One would think after the first two times you'd find a better way to do this, realizing your infrequent but habitual mistake. Why didn't you change any of your practices after the first two screw ups?
Not speaking for tzs, but back in the good ol' days, everybody was pretty busy. A lot of software got written by operators a little bit here and there in between running jobs and moving paper around the building and that sort of thing; paid programmers were frequently dealing with change requests from business departments, all of whom wanted their thing done yesterday; and depending on the size of the organization, there might be a PFY or two, but they generally weren't allowed anywhere near production hardware.

For example, one of my early jobs in IT involved running batch programs that produced reports on a mainframe designed for the punch card era. It had moved on from punch cards, but all of the batch jobs still expected them as input, so they were stored instead as "digital cards" in the job files themselves. The operator -- me -- would be responsible for bringing a job up on the terminal, changing each occurrence of some two-letter code in each card file to some other two-letter code, some date code to some other date code, and so on. Each batch job might be just one step of half a dozen or so required to produce paper printouts from the database. The terminal emulator did not have a find & replace function. Naturally, I screwed up jobs on a regular basis.

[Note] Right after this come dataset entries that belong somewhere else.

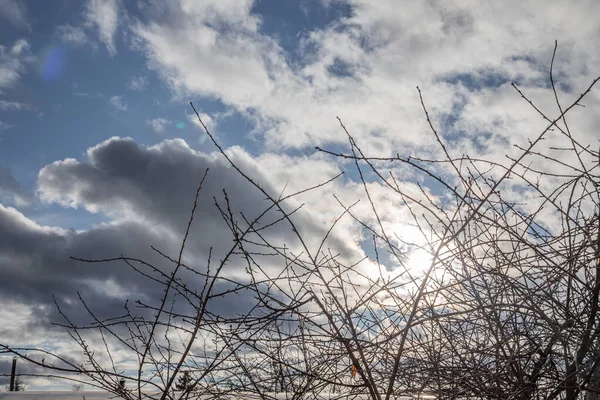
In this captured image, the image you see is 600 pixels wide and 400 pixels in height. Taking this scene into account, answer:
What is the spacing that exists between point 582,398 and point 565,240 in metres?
1.00

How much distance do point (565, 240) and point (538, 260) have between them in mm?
189

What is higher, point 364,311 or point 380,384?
point 364,311

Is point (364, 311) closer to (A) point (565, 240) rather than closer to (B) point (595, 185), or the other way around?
(A) point (565, 240)

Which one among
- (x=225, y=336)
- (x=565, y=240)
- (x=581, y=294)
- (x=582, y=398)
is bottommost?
(x=582, y=398)

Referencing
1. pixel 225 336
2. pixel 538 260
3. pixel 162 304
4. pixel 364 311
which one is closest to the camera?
pixel 225 336

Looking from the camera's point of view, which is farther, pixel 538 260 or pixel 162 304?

This mainframe ran mainly on COBOL74. Over the course of a lot of unpaid overtime, a few hours here and there for several weeks, I gradually wrote a variable interpolator in COBOL that could be called as the first step of a batch file and would replace all occurrences of a variable tag with an input parameter passed to the job. Instead of pulling up a job file and replacing a bunch of two-letter codes, you'd just run the job with the two-letter code as a parameter, and this program would rewrite all of the data cards in the batch file. COBOL has no string operators or a string data type, but I found a way to abuse some system calls to make it work.

So it took weeks to fix the most common operator error in that shop.

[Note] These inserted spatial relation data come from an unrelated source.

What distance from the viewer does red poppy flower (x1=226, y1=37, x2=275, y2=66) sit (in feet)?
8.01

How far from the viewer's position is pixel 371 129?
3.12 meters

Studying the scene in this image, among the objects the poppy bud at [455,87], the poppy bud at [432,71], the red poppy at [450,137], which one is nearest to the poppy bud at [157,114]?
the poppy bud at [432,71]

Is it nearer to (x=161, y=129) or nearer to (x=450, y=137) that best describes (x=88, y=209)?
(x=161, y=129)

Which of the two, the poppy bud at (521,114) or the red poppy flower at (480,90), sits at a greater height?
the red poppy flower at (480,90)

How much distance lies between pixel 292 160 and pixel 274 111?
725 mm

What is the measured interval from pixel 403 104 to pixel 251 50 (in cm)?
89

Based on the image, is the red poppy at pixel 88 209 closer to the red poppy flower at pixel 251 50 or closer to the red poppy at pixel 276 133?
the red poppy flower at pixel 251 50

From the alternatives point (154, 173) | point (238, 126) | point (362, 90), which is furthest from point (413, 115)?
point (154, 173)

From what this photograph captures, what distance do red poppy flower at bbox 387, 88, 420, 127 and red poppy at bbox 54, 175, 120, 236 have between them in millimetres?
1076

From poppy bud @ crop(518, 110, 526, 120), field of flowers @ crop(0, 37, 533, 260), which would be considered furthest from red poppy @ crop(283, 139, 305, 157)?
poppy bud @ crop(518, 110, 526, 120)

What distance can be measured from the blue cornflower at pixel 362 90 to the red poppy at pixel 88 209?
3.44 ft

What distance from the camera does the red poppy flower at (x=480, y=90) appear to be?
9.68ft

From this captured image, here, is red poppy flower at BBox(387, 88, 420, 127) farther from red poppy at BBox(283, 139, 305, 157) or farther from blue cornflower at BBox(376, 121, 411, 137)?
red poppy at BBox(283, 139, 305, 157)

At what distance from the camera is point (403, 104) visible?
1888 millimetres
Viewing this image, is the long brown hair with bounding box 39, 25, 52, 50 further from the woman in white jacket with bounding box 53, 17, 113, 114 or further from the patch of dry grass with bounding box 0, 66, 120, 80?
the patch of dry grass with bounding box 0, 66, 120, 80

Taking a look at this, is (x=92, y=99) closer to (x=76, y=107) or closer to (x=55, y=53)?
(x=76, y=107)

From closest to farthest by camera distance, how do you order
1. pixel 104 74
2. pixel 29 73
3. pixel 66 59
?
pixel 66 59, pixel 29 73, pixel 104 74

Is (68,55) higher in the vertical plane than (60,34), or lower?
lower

IT staff spend more time on Facebook, Reddit, HN, and online gaming now than we ever had available for fixing processes back in the day.

I'm not absolutely sure on the number of times. It is possible that I only rm'ed it twice, and then Norman made the link to end that. This would have been around 1981, so there has been some memory fade.
are you that angry co-admininstrator ? just curious
hahaha :) I didn't mean the comment to sound angry - nope not the co-admin. I do have a running interest in stuff like continuous improvement, organizational excellence etc. so consider this field research!